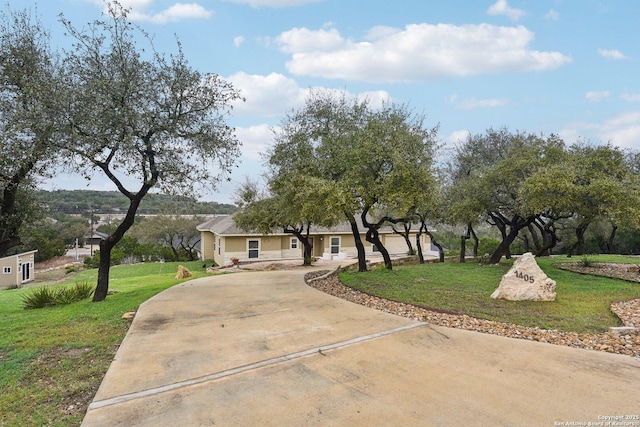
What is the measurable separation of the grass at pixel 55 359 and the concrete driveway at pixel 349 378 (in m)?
0.25

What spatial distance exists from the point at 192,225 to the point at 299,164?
80.4 ft

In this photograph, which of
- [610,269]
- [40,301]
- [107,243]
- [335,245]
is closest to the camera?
[40,301]

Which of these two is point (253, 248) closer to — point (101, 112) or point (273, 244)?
point (273, 244)

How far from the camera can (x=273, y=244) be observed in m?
26.3

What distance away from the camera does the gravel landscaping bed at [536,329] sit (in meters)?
5.66

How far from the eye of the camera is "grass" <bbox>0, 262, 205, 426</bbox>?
3674 millimetres

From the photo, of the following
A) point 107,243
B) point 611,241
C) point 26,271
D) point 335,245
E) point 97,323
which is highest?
point 107,243

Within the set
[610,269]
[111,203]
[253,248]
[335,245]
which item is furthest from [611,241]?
[111,203]

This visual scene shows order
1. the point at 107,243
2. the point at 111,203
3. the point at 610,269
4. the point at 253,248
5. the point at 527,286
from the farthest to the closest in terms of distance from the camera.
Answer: the point at 111,203 → the point at 253,248 → the point at 610,269 → the point at 107,243 → the point at 527,286

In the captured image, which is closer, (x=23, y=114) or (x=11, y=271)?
(x=23, y=114)

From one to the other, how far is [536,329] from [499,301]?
2475mm

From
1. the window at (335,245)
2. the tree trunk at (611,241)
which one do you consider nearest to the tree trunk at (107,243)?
the window at (335,245)

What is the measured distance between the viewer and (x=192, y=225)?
3350 centimetres

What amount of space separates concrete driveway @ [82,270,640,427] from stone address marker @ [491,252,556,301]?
344cm
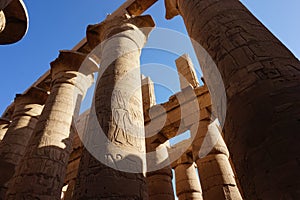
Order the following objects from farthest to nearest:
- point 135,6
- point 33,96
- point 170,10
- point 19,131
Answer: point 33,96
point 135,6
point 19,131
point 170,10

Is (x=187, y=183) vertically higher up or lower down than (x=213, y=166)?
higher up

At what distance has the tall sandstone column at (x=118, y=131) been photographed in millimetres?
3559

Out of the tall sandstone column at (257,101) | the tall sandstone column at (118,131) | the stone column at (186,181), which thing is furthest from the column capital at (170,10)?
the stone column at (186,181)

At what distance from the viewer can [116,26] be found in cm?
749

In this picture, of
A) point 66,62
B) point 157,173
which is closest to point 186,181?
point 157,173

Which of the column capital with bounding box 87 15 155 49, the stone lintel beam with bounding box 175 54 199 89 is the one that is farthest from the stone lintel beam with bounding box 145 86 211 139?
the column capital with bounding box 87 15 155 49

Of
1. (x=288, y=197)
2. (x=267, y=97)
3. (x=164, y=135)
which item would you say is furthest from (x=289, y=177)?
(x=164, y=135)

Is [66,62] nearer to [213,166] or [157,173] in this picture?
[157,173]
┄┄┄┄┄┄┄┄┄┄
# TO BE DONE
Retype the records above exactly, starting at the line containing "Which of the column" and ending at the end of the records.

# WRITTEN ANSWER
Which of the column capital with bounding box 87 15 155 49, the stone lintel beam with bounding box 175 54 199 89 is the one that is farthest from the stone lintel beam with bounding box 145 86 211 139?
the column capital with bounding box 87 15 155 49

Of
1. (x=288, y=197)
2. (x=267, y=97)
3. (x=164, y=135)
which item would you say is furthest from (x=289, y=177)?
(x=164, y=135)

Is [66,62] nearer to [213,166] or [157,173] in this picture?
[157,173]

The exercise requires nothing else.